Такие речи отец Джона Брауна вел и дома, часто подкрепляя их конкретными делами. Когда у соседа-индейца заболел ребенок, он дал им молока, а жена его лечила ребенка. Неудивительно, что маленький Джон вскоре свел дружбу с индейскими ребятами. Новые друзья научили его управлять пирогой и ловить рыбу на сырое мясо, ставить силки на птиц и капканы на мелких животных. Он научился на всем скаку накидывать аркан на бегущую лошадь, да и одевался, как индеец, – в мягкие мокасины, штаны из оленьей кожи и козью куртку…
Когда Джон Браун вырос, он обнаружил, что живет в стране, которая объявила свободу основой своего существования, однако держит в рабстве четверть населения. Но что он мог тогда поделать? Юный Джон разводил овец, дубил кожи, продавал шерсть, сохранял веру в Бога… Попав во время войны 1812–1815 годов в один из рабовладельческих штатов, 14-летний Джон Браун оказался очевидцем наказания маленького негра. Мальчик-слуга подавал вино и, нечаянно оступившись, облил одного из гостей. Хозяин схватил плеть с железным наконечником и начал избивать его. Лицо Джона стало белее платка: он вскочил и вырвал плеть из рук мучителя. Тот в ярости двинулся на него, но, встретив его взгляд, – отступил.
Позднее Д. Браун пришел к убеждению, что все люди имеют равные права и нет никаких различий между белыми и людьми с другим цветом кожи, а рабство нарушает «естественные права человека», провозглашенные «Декларацией независимости». Он хлопотал об устройстве школ для негритянских детей, помогал переправлять в Канаду беглых рабов, что было сопряжено с большим риском. Д. Браун был религиозным человеком и часто обращался к Библии, находя в ней такие места, которые говорили о равенстве людей и могли быть истолкованы против рабства. Однако он пришел к выводу, что ни моральные увещевания, ни даже политическая борьба не смогут уничтожить рабство, и единственный путь – вооруженное восстание. И Д. Браун решил организовать массовый побег негров и создать на рабовладельческом Юге опорный пунк помощи беглецам. Часть рабов будет переправляться в Канаду, другая часть, время от времени спускаясь с гор, будет агитировать рабов и облегчать им путь к бегству, и, таким образом, рабовладельческая собственность на Юге будет постепенно расстроена, что ослабит систему рабства и в других штатах. Когда соратники говорили, что собравшиеся с силами рабовладельцы разгромят убежища для рабов и убьют его самого, Д. Браун отвечал, что «не видит лучшего применения своей жизни, чем пожертвовать ею ради свободы рабов».
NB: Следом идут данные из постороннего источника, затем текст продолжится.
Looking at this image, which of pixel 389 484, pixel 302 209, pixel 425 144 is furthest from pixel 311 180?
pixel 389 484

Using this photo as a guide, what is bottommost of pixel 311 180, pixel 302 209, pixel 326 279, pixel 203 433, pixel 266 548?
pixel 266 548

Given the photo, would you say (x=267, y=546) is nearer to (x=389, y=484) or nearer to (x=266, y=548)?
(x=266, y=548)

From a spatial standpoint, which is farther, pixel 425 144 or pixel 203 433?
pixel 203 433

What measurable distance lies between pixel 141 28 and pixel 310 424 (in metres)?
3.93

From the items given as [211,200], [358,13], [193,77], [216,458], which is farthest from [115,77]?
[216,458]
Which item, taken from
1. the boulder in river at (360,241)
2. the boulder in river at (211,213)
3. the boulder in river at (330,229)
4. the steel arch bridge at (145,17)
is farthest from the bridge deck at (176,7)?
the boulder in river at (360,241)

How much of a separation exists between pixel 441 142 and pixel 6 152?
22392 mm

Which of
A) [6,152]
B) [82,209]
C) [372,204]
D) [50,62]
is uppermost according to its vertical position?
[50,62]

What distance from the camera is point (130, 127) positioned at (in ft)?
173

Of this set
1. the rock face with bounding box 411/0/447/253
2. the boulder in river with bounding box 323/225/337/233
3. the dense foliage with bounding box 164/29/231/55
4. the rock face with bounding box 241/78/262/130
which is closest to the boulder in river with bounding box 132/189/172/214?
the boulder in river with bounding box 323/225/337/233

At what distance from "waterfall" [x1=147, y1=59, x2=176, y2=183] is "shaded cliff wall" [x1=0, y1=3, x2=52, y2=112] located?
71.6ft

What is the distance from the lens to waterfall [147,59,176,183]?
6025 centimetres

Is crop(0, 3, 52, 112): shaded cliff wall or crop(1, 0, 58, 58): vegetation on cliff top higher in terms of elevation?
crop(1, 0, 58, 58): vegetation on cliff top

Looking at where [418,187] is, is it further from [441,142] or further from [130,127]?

В своей борьбе Д. Браун был не одинок. В начале 1860-х годов в стране развернулось широкое движение за освобождение рабов, местами перераставшее в вооруженные восстания. В 1857 году Д. Браун вместе с сыновьями переехал в Канзас, а через год возглавил вооруженную борьбу фермеров, восставших против превращения Канзаса в рабовладельческий штат. Сторонники рабства при содействии правительства творили насилие, совершали убийства и поджоги, и тогда Д. Браун стал вершить свой суд и расправу. Он хладнокровно уничтожил целую шайку бандитов, после чего власти пригрозили ему тюремным заключением, однако исполнить свою угрозу не решились. Впоследствии он решил дать бой рабству и начал подготовку к всеобщему восстанию негров. План Д. Брауна состоял в том, чтобы разбить в Аппалачских горах лагеря, запастись продовольствием и оружием и уговорить местных рабов искать убежище в этих лагерях. Потом двинуться отсюда на север, пока вся волна беглецов (4 млн рабов) не достигнет свободных штатов. Оружие он надеялся раздобыть, захватив правительственный арсенал в Харперс-Ферри. Большинство аболиционистов считали план Д. Брауна бредовым; негритянские руководители одобряли этот план, но считали его неосуществимым. Для его исполнения нужны были большие деньги (на питание и другие дорожные расходы), но после многих обращений к друзьям Д. Брауну удалось собрать только 25 000 долларов.
В ночь на 16 октября 1859 года отряд Д. Брауна занял мост через реку Потомак и предпринял захват арсенала в штате Виргиния. Арсенал находился в том месте, где начиналась дорога на Мэриленд, поэтому предполагалось сконцентрировать людей и оружие на мэрилендском берегу реки, внезапно напасть на арсенал и захватить его, а потом с оружием, боеприпасами и пленными скрыться в горах.
Однако в своем плане Д. Браун не предусмотрел, что городок Харперс-Ферри находится всего лишь в 60 милях от Вашингтона. Кроме того, в этой части Виргинии не было крупных плантаций с большим количеством рабов. А те рабы, которых использовали как домашнюю прислугу, не были готовы сражаться с оружием в руках. Д. Браун не предполагал также, что на защиту правительства выступят горожане, работавшие в арсенале и ружейных мастерских и хорошо оплачиваемые.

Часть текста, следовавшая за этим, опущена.